__Directions__
**1.** According to the forum thread on the tractor's voltage, what year and model is the tractor?
**2.** From the forum thread on the tractor's voltage, print everything from "Just another question..." down to "(Jul 22, 2010)", word for word.

# Is it a 6 volt or 12 volt



## grif_5 (May 15, 2011)

A week before our big festival in West Liberty, and I pulled out another tractor today (couldn't help me self). It was being restored by my Uncle when he passed away over 10 yrs ago, so I don't know how long it has sat. I checked all the fluids, but am having a brain fart. I can't tell if it's 6 volt, or if he converted it to 12 volt. None of the electronic parts have any markings on them. I want to try it soon, but don;t know what battery to use. I almost put a 6 volt in to try it, but noticed one of the battery cables looked smaller than a 6 volt cable. Is there a way to check or something that would just give it away, whether its 6 or 12.

It's a 1949 Allis Chalmers WD


----------



## Hoodoo Valley (Nov 14, 2006)

Well, does it have a generator or alternator? 6 volt systems usually have larger cables than 12 volt systems. Someone might have a better suggestion, but if you were to pull start it and then test the output of the charging system....... but if it has an alternator it's 12 volt, however, if it still has the generator, it could well be still 6 volt.


----------



## grif_5 (May 15, 2011)

I got it figured out. I took the coil out and could barely read a 6V on it. I got it running, though not smooth yet. I need to adjust the carb, and mess with a couple other things. The cables are wrong, so I will need to change those. Thanks though, we have some other tractors that I might have to do that test on. I figured up that we have around 30 tractors. 10 are parts tractors, that have sat out, 10 that we have worked on and got running, and 10 more just waiting to for us to get to them. Then we have about 15 gas engines, some trucks, cars and misc stuff. Anyway, It's fun but we have to gather a lot of infomation, so anything we find out or hear about helps!!!


----------



## grif_5 (May 15, 2011)

Just another question... How do you test the output of a charging system to make sure its working and charging a battery when running. I have a multimeter for testing outputs and things like that. Can I use one of those and where would I put it to test


----------



## Larry in OK (Jul 22, 2010)

(Saved data entries)
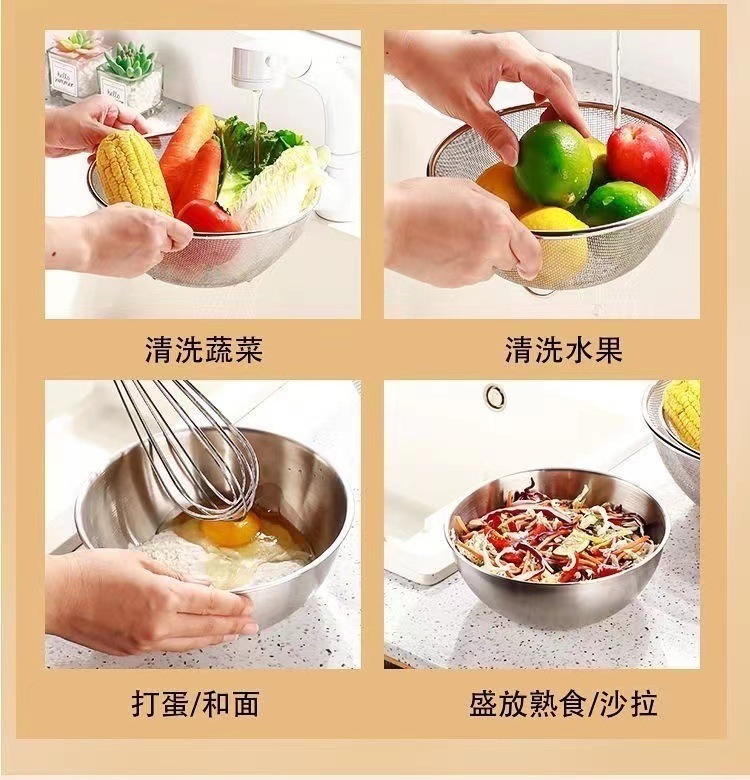 清洗蔬菜

清洗水果

打蛋/和面

盛放熟食/沙拉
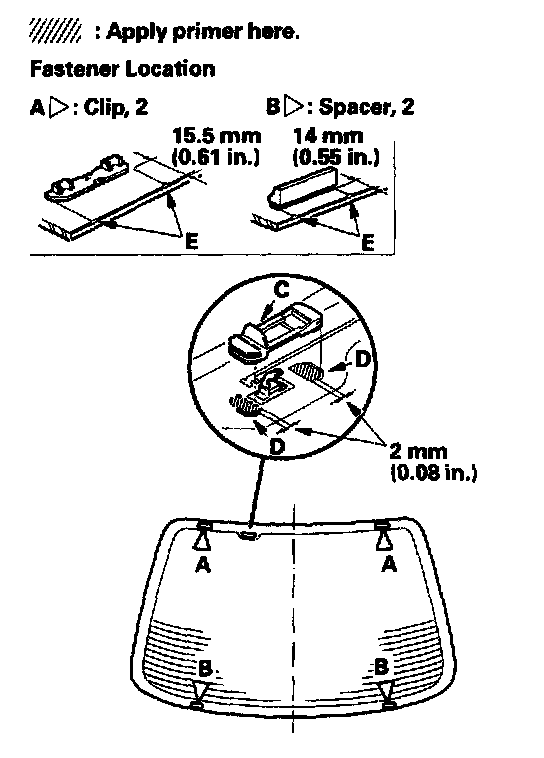 : Apply primer here.

Fastener Location

A ▷: Clip, 2

B ▷: Spacer, 2

15.5 mm (0.61 in.)

14 mm (0.55 in.)

E

E

C

D

D

2 mm (0.08 in.)

A

A

B

B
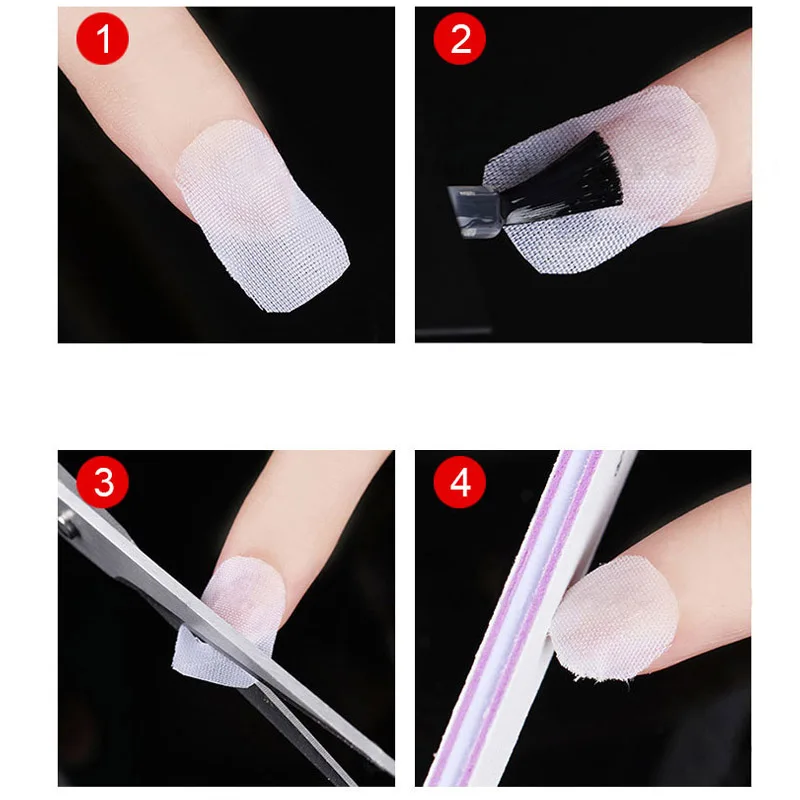 1
2
3
4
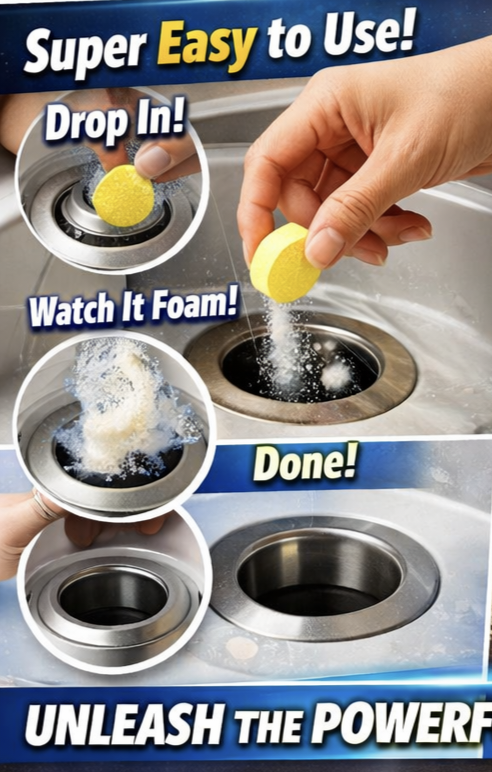 Super Easy to Use!

Drop In!

Watch It Foam!

Done!

UNLEASH THE POWERF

__Completed exercise__
**1.** It is a 1949 Allis Chalmers WD.

**2.**
Just another question... How do you test the output of a charging system to make sure its working and charging a battery when running. I have a multimeter for testing outputs and things like that. Can I use one of those and where would I put it to test


----------



## Larry in OK (Jul 22, 2010)